The reason why I have this warning is quite unclear to me, and I am not sure how to fix it.

Any help would be appreciated (I can update the question if something is not clear).

CodePudding user response：

You get this warning because you have a volatile object, and you create a non-volatile pointer to it.

This is bad as the compiler could access the volatile object without knowing that it is volatile. E.g. it could transform two reads into a single, it could change the order etc.

One way to fix it is to define active_buffer_p to uint8_t volatile * active_buffer_p.

CodePudding user response：

When you declare a struct variable as volatile, each member object gets volatile qualified, as if you had written the struct like this:

typedef struct
{
    uint8_t* volatile active_buffer_p; 
    volatile uint8_t current_writing_index;
    volatile uint8_t buffer_1[10];
    volatile uint8_t buffer_2[10];
} double_buffer_t;

That is, in case of a pointer member, the pointer itself turns volatile. type* volatile = the pointer's address may change at any moment. And not what it is supposed to point at. volatile type* = the pointed-at data might change at any moment.

And therefore when you assign, buffer_1 "array decays" into volatile uint8_t* and then you try to assign that to a pointer qualified as uint8_t* volatile. The pointer types aren't compatible since they have different qualifiers.

The solution is to declare the pointer member volatile uint8_t* active_buffer_p;. Then if the struct variable is declared volatile, this becomes volatile uint8_t* volatile (the pointer and what it points at may change at any moment). And we can always assign a "non qualified" pointer to one with more qualifiers, but not the other way around.
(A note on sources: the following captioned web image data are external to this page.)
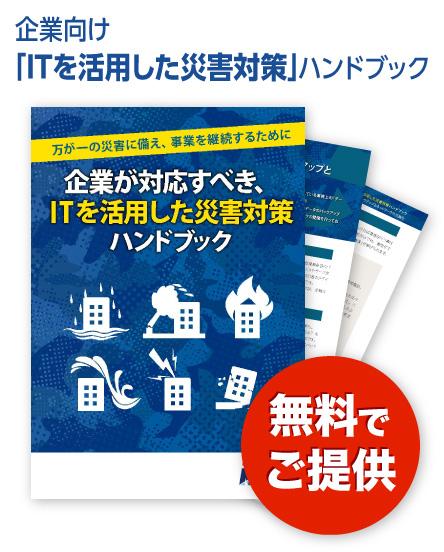企業向け「ITを活用した災害対策」ハンドブック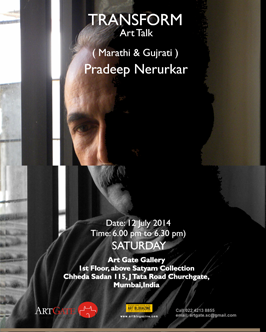 Pradeep Nerurkar at 12th July 6pm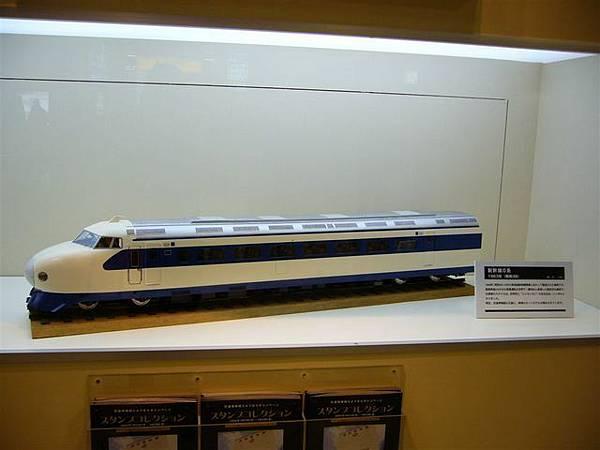 P1040013.JPG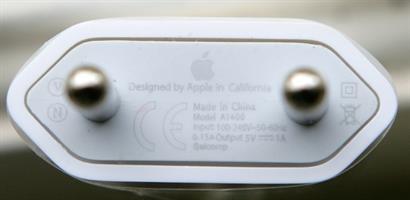 מטען מקורי לאייפון באריזה A1400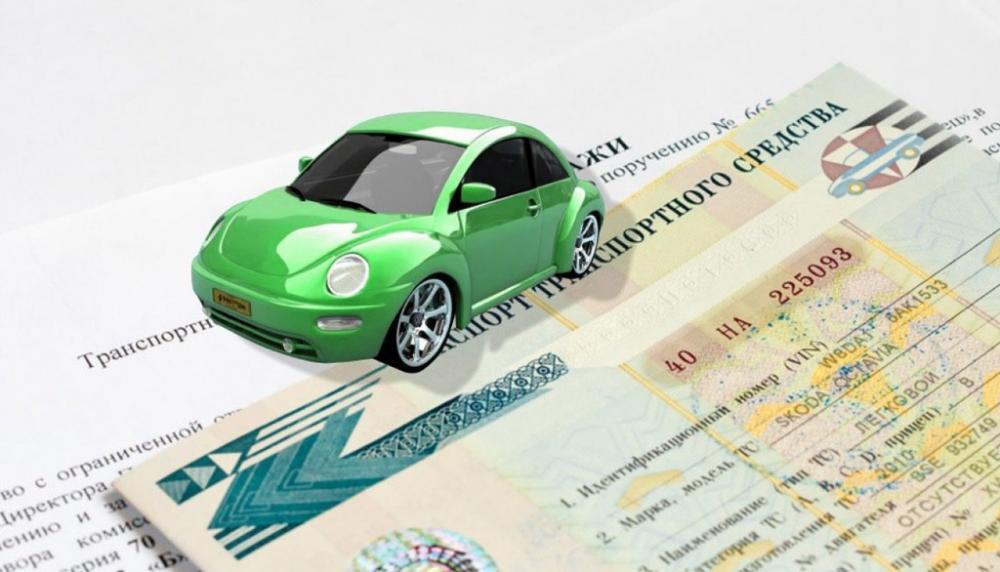 Что надо знать об автокредитах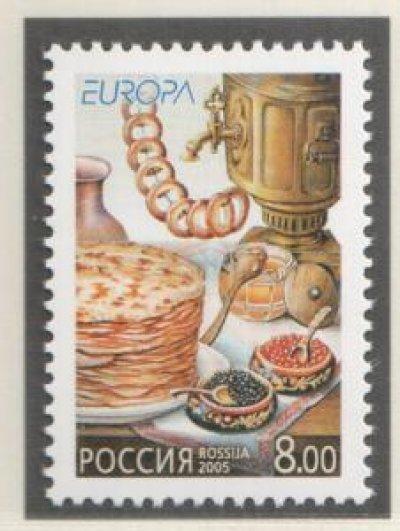 obrázok k predmetu Rusko 2005 **Európa.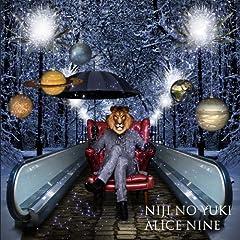 Alice Nine「闇ニ散ル桜(another version)」のジャケット画像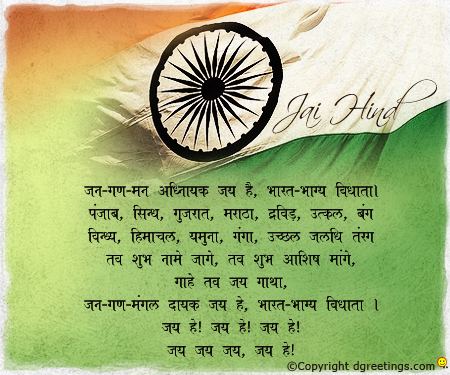 Happy 15th August/ Independence Day Poems & Quotes in Hindi
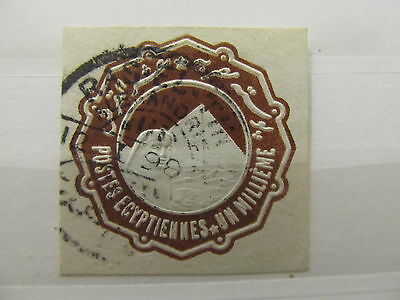 A1P2 EGYPT ENVELOPE 1m USED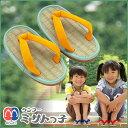 【ネコポス対象商品】ケンコーミサトっ子草履 子供用 【キ・ミドリ・シンバシ】15〜22cm 日本製
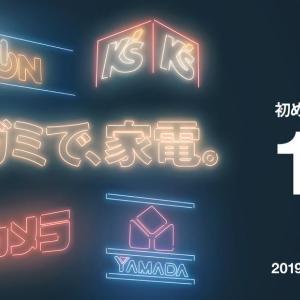 【別支店OK】オリガミPay、ヤマダ・ビック・ケーズ・エディオンで10%割引キャンペーン
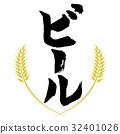 啤酒刷子信件和麦子例证 32401026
const works exactly the same way.

As a side note, that init macro is just ugly and fills no purpose but obfuscation. Consider dropping it in favour of readable code:

static volatile double_buffer_t m_double_buffers[NB_DOUBLE_BUFFERS] =
{
  [0] = { .active_buffer_p = m_double_buffers[0].buffer_1, 
          .current_writing_index = 0 },
  [1] = { .active_buffer_p = m_double_buffers[1].buffer_1, 
          .current_writing_index = 0 },
  [2] = { .active_buffer_p = m_double_buffers[2].buffer_1, 
          .current_writing_index = 0 },
};

Or 100% equivalent:

static volatile double_buffer_t m_double_buffers[NB_DOUBLE_BUFFERS] =
{
  [0] = { .active_buffer_p = m_double_buffers[0].buffer_1, },
  [1] = { .active_buffer_p = m_double_buffers[1].buffer_1, },
  [2] = { .active_buffer_p = m_double_buffers[2].buffer_1, },
};